Prepare the tetrahydropyran ether of commercially available 3-bromopropanol using dihydropyran, catalytic PTSA in DCM.
Make the Grignard of the THP-protected bromopropanol, react this with ethylene oxide. Work up and isolate to give the mono-THP-pentane-1,5-diol.
Make the tosylate or mesylate of the mono-THP-pentane-1,5-diol.
Remove the THP group using cat. PTSA in MeOH
Form the alkoxide using LiHMDS in Et2O and cyclisation will occur to give the pyran. Isolate by careful distillation.
For preparation of the Grignard reagent, use allylmagnesium bromide.
$$\ce{CH2=CH-CH2-Br ->[Mg][ether] CH2=CH-CH2-Mg+Br-}$$
Now we react the Grignard reagent formed with ethylene oxide, our starting compound.
$$\ce{C2H4O ->[CH2=CH-CH2-Mg+Br-][Et2O] HO-CH2-CH2-CH2-CH=CH2}$$
This gives us pent-4-en-1-ol. Now we protect the alcoholic group by esterification, using trifluoroacetic anhydride ($\ce{(CF3CO)2O }$).
$$\ce{HO-CH2-CH2-CH2-CH=CH2 ->[(CF3CO)2O][Pyridine] CF3-COO-CH2-CH2-CH2-CH=CH2}$$
Now, we use $\ce{HBr/R2O2}$ to form 5-bromopentyl 2,2,2-trifluoroacetate.
$$\ce{CF3COO-CH2-CH2-CH2-CH=CH2 ->[HBr/R2O2] CF3COO-CH2-CH2-CH2-CH2-CH2-Br}$$
Now we remove the trifluoroacetate protecting group to get 5-bromopentanol.
$$\ce{CF3COO-CH2-CH2-CH2-CH2-CH2-Br ->[K2CO3/MeOH] HO-CH2-CH2-CH2-CH2-CH2-Br}$$
Now, under basic conditions, the compound undergoes intramolecular SN2 to form the six member cyclic ether
$$\ce{HO-CH2-CH2-CH2-CH2-CH2-Br ->[OH-] C6H10O}$$
Just summarizing the steps already written in the comments,
One equivalent magnesium will react with iodine preferentially due to it being a better leaving group than chlorine.
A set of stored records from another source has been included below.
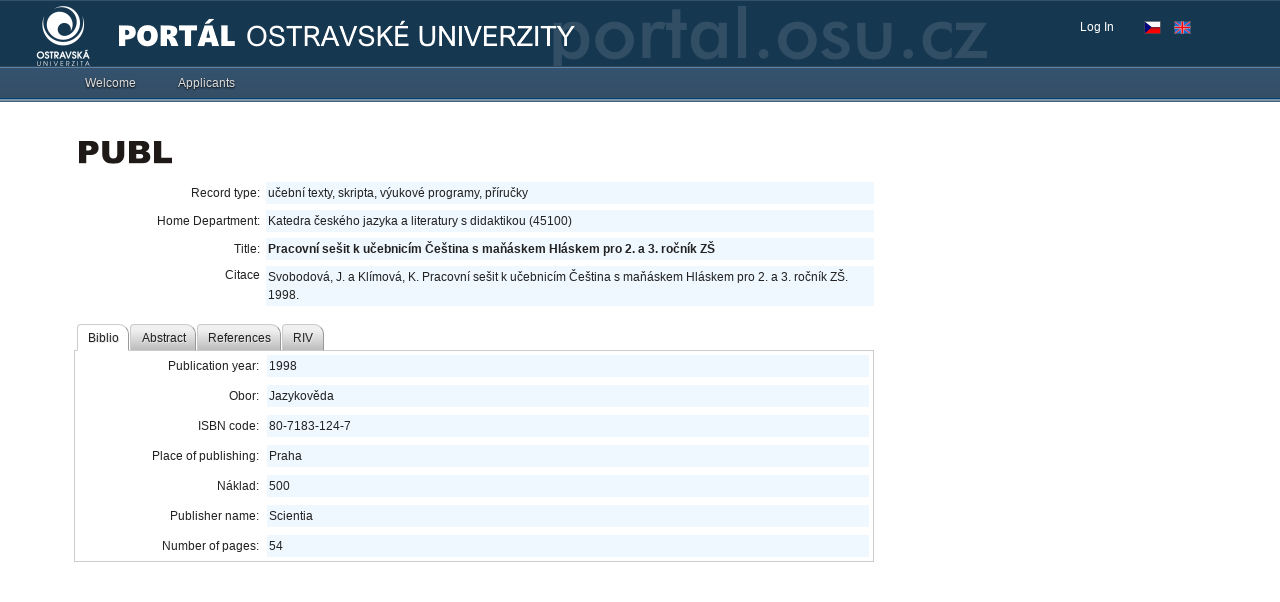

--- FILE ---
content_type: application/x-javascript
request_url: https://portal.osu.cz/dojo/v1.17/dojo/store/util/QueryResults.js
body_size: 761
content:
/*
	Copyright (c) 2004-2016, The JS Foundation All Rights Reserved.
	Available via Academic Free License >= 2.1 OR the modified BSD license.
	see: http://dojotoolkit.org/license for details
*/

//>>built
define("dojo/store/util/QueryResults",["../../_base/array","../../_base/lang","../../when"],function(_1,_2,_3){var _4=function(_5){if(!_5){return _5;}var _6=!!_5.then;if(_6){_5=_2.delegate(_5);}function _7(_8){_5[_8]=function(){var _9=arguments;var _a=_3(_5,function(_b){Array.prototype.unshift.call(_9,_b);return _4(_1[_8].apply(_1,_9));});if(_8!=="forEach"||_6){return _a;}};};_7("forEach");_7("filter");_7("map");if(_5.total==null){_5.total=_3(_5,function(_c){return _c.length;});}return _5;};_2.setObject("dojo.store.util.QueryResults",_4);return _4;});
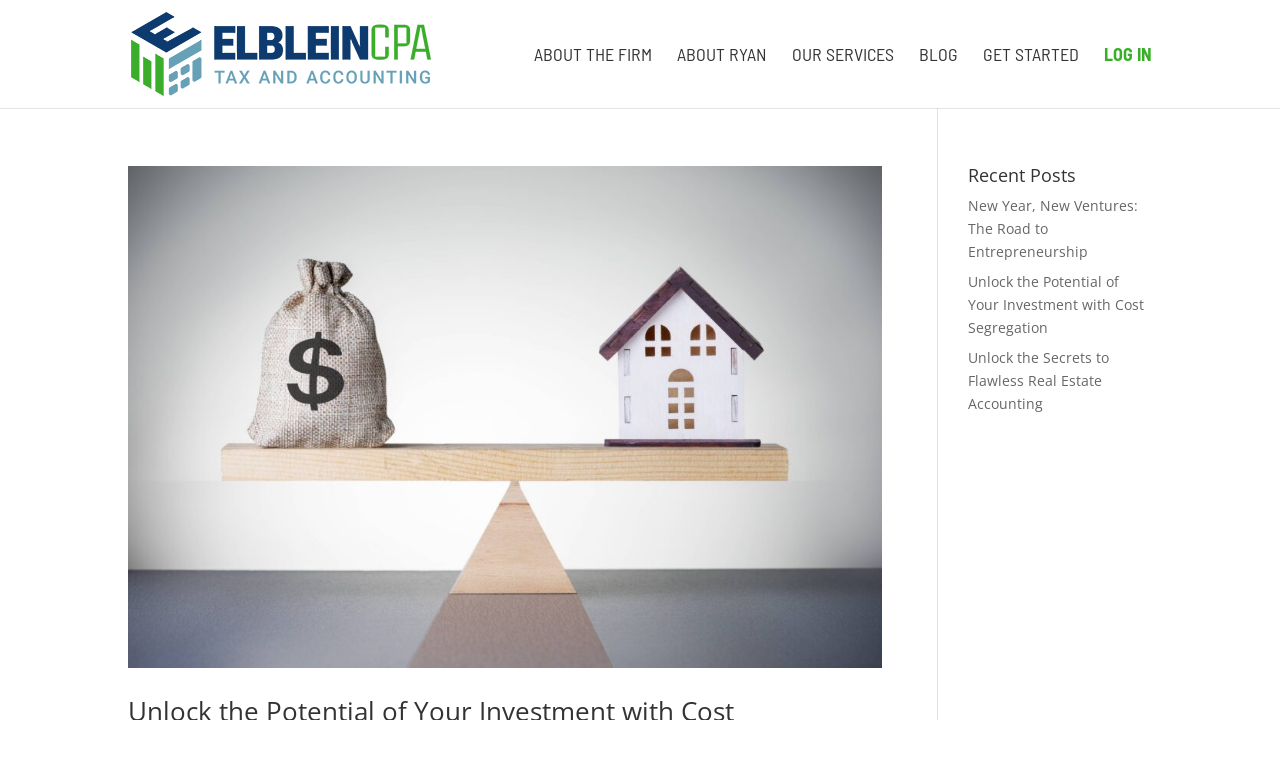

--- FILE ---
content_type: text/css; charset=utf-8
request_url: https://elbleincpa.com/wp-content/cache/min/1/wp-content/themes/divi-child/style.css?ver=1751380842
body_size: 245
content:
.nf-form-fields-required{display:none}.page-id-11 .nf-form-cont .nf-form-content input[type=button]{color:#ffffff!important;border-width:10px!important;border-color:rgba(210,159,104,0);border-radius:100px;letter-spacing:1px;font-size:18px;font-family:'Barlow Semi Condensed',Helvetica,Arial,Lucida,sans-serif!important;font-weight:700!important;text-transform:uppercase!important;background-color:#3AAE2A;height:auto;cursor:pointer;padding:16px 30px}.page-id-25 .nf-form-cont .nf-form-content input[type=button]{color:#ffffff!important;border-width:10px!important;border-color:rgba(0,0,0,0);border-radius:0;letter-spacing:2px;font-size:14px;font-family:'Cairo',Helvetica,Arial,Lucida,sans-serif!important;font-weight:700!important;text-transform:uppercase!important;background-color:#66A1B8;height:auto;cursor:pointer;padding:10px 30px}.page-id-25 .nf-form-cont .nf-form-content input:not([type=button]),.page-id-25 .nf-form-cont .nf-form-content textarea{background:transparent}@media only screen and (max-width:980px){.page-id-25 .et_pb_fullwidth_header .et_pb_fullwidth_header_container.center .header-content{width:100%}.custom_row{display:-webkit-box;display:-moz-box;display:-ms-flexbox;display:-webkit-flex;display:flex;-webkit-flex-wrap:wrap;flex-wrap:wrap}.first-on-mobile{-webkit-order:1;order:1}.second-on-mobile{-webkit-order:2;order:2}.third-on-mobile{-webkit-order:3;order:3}.fourth-on-mobile{-webkit-order:4;order:4}}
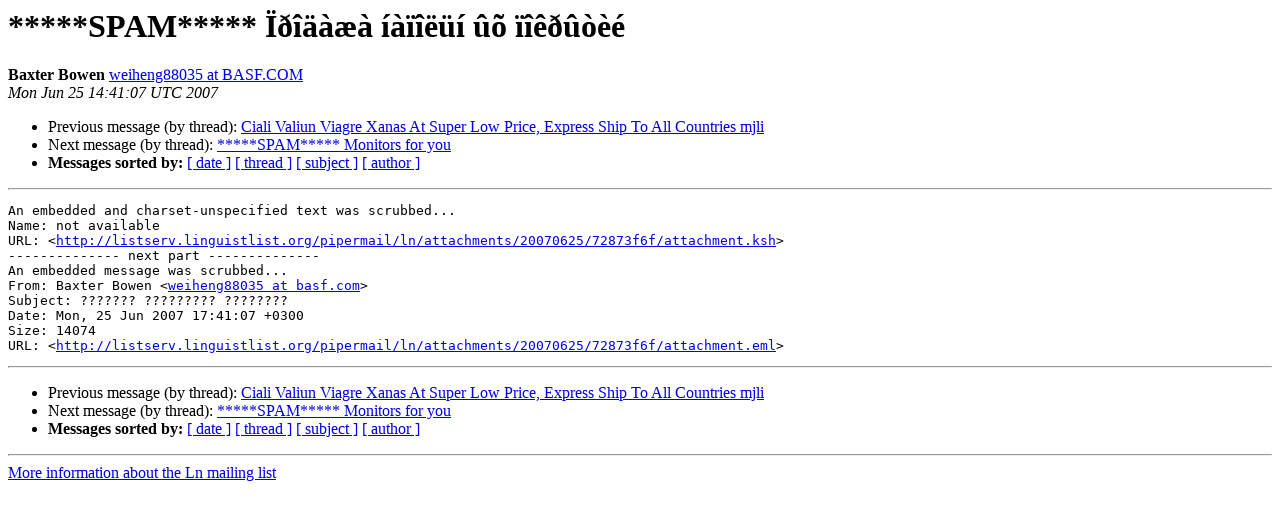

--- FILE ---
content_type: text/html
request_url: https://listserv.linguistlist.org/pipermail/ln/2007-June/003911.html
body_size: 1226
content:
<!DOCTYPE HTML PUBLIC "-//W3C//DTD HTML 4.01 Transitional//EN">
<HTML>
 <HEAD>
   <TITLE> *****SPAM***** &#207;&#240;&#238;&#228;&#224;&#230;&#224; &#237;&#224;&#239;&#238;&#235;&#252;&#237; &#251;&#245; &#239;&#238;&#234;&#240;&#251;&#242;&#232;&#233;
   </TITLE>
   <LINK REL="Index" HREF="index.html" >
   <LINK REL="made" HREF="mailto:ln%40listserv.linguistlist.org?Subject=Re%3A%20%2A%2A%2A%2A%2ASPAM%2A%2A%2A%2A%2A%20%CF%F0%EE%E4%E0%E6%E0%20%ED%E0%EF%EE%EB%FC%ED%20%FB%F5%20%EF%EE%EA%F0%FB%F2%E8%E9&In-Reply-To=%3CMON.25.JUN.2007.174107.0300.WEIHENG88035%40BASF.COM%3E">
   <META NAME="robots" CONTENT="index,nofollow">
   <style type="text/css">
       pre {
           white-space: pre-wrap;       /* css-2.1, curent FF, Opera, Safari */
           }
   </style>
   <META http-equiv="Content-Type" content="text/html; charset=us-ascii">
   <LINK REL="Previous"  HREF="003942.html">
   <LINK REL="Next"  HREF="003861.html">
 </HEAD>
 <BODY BGCOLOR="#ffffff">
   <H1>*****SPAM***** &#207;&#240;&#238;&#228;&#224;&#230;&#224; &#237;&#224;&#239;&#238;&#235;&#252;&#237; &#251;&#245; &#239;&#238;&#234;&#240;&#251;&#242;&#232;&#233;</H1>
    <B>Baxter Bowen</B> 
    <A HREF="mailto:ln%40listserv.linguistlist.org?Subject=Re%3A%20%2A%2A%2A%2A%2ASPAM%2A%2A%2A%2A%2A%20%CF%F0%EE%E4%E0%E6%E0%20%ED%E0%EF%EE%EB%FC%ED%20%FB%F5%20%EF%EE%EA%F0%FB%F2%E8%E9&In-Reply-To=%3CMON.25.JUN.2007.174107.0300.WEIHENG88035%40BASF.COM%3E"
       TITLE="*****SPAM***** &#207;&#240;&#238;&#228;&#224;&#230;&#224; &#237;&#224;&#239;&#238;&#235;&#252;&#237; &#251;&#245; &#239;&#238;&#234;&#240;&#251;&#242;&#232;&#233;">weiheng88035 at BASF.COM
       </A><BR>
    <I>Mon Jun 25 14:41:07 UTC 2007</I>
    <P><UL>
        <LI>Previous message (by thread): <A HREF="003942.html">Ciali Valiun  Viagre Xanas At Super Low Price, Express Ship To All Countries mjli
</A></li>
        <LI>Next message (by thread): <A HREF="003861.html">*****SPAM***** Monitors for you
</A></li>
         <LI> <B>Messages sorted by:</B> 
              <a href="date.html#3911">[ date ]</a>
              <a href="thread.html#3911">[ thread ]</a>
              <a href="subject.html#3911">[ subject ]</a>
              <a href="author.html#3911">[ author ]</a>
         </LI>
       </UL>
    <HR>  
<!--beginarticle-->
<PRE>An embedded and charset-unspecified text was scrubbed...
Name: not available
URL: &lt;<A HREF="http://listserv.linguistlist.org/pipermail/ln/attachments/20070625/72873f6f/attachment.ksh">http://listserv.linguistlist.org/pipermail/ln/attachments/20070625/72873f6f/attachment.ksh</A>&gt;
-------------- next part --------------
An embedded message was scrubbed...
From: Baxter Bowen &lt;<A HREF="http://listserv.linguistlist.org/mailman/listinfo/ln">weiheng88035 at basf.com</A>&gt;
Subject: ??????? ????????? ???????? 
Date: Mon, 25 Jun 2007 17:41:07 +0300
Size: 14074
URL: &lt;<A HREF="http://listserv.linguistlist.org/pipermail/ln/attachments/20070625/72873f6f/attachment.eml">http://listserv.linguistlist.org/pipermail/ln/attachments/20070625/72873f6f/attachment.eml</A>&gt;
</PRE>

<!--endarticle-->
    <HR>
    <P><UL>
        <!--threads-->
	<LI>Previous message (by thread): <A HREF="003942.html">Ciali Valiun  Viagre Xanas At Super Low Price, Express Ship To All Countries mjli
</A></li>
	<LI>Next message (by thread): <A HREF="003861.html">*****SPAM***** Monitors for you
</A></li>
         <LI> <B>Messages sorted by:</B> 
              <a href="date.html#3911">[ date ]</a>
              <a href="thread.html#3911">[ thread ]</a>
              <a href="subject.html#3911">[ subject ]</a>
              <a href="author.html#3911">[ author ]</a>
         </LI>
       </UL>

<hr>
<a href="http://listserv.linguistlist.org/mailman/listinfo/ln">More information about the Ln
mailing list</a><br>
</body></html>
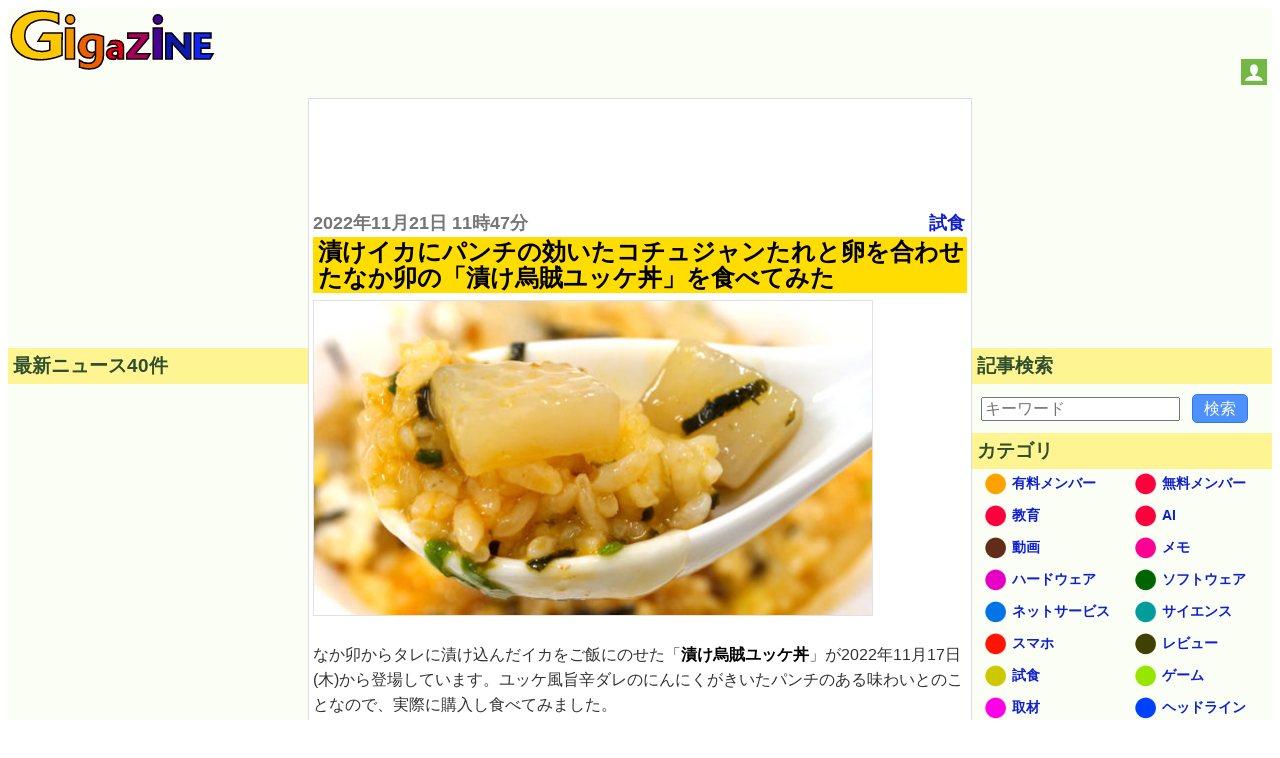

--- FILE ---
content_type: text/html; charset=utf-8
request_url: https://www.google.com/recaptcha/api2/aframe
body_size: 248
content:
<!DOCTYPE HTML><html><head><meta http-equiv="content-type" content="text/html; charset=UTF-8"></head><body><script nonce="MSVKebp1gaJSEpjfXcl8Cw">/** Anti-fraud and anti-abuse applications only. See google.com/recaptcha */ try{var clients={'sodar':'https://pagead2.googlesyndication.com/pagead/sodar?'};window.addEventListener("message",function(a){try{if(a.source===window.parent){var b=JSON.parse(a.data);var c=clients[b['id']];if(c){var d=document.createElement('img');d.src=c+b['params']+'&rc='+(localStorage.getItem("rc::a")?sessionStorage.getItem("rc::b"):"");window.document.body.appendChild(d);sessionStorage.setItem("rc::e",parseInt(sessionStorage.getItem("rc::e")||0)+1);localStorage.setItem("rc::h",'1768541696776');}}}catch(b){}});window.parent.postMessage("_grecaptcha_ready", "*");}catch(b){}</script></body></html>

--- FILE ---
content_type: application/javascript; charset=utf-8
request_url: https://fundingchoicesmessages.google.com/f/AGSKWxW7jrhvy9EmU8PAnTQW0kErE4DiowtWE_ZNEo-23tzvKlm-pHApPH0ScDlgxEhsd8sa_k1NfcSqkk4_oMKKGp6MsfgZLMZNYRUGpeyYEoBMVXSKjZpEHosvWpfs-E7YXz1nGnQgRr54qLHDCIx628B9LEdrPfSFcIy0z1J8DSEAWzi9lxlGXIp0Q18e/_/invideoad.-detect-adblock.-ad-refresh//ad/rectangle./AdsPlugin.
body_size: -1288
content:
window['f4fa3dfa-0f99-47c1-b09f-bf4a590e0453'] = true;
The bond also has more covalent character.
Subsequent step of reaction will open the oxirane ring easily.
Then hydrolysis produces 5-chloropentan-1-ol.
This is followed by intramolecular SN2 attack by lone pair on oxygen of hydroxide at the chlorine carbon causing cyclized product formation.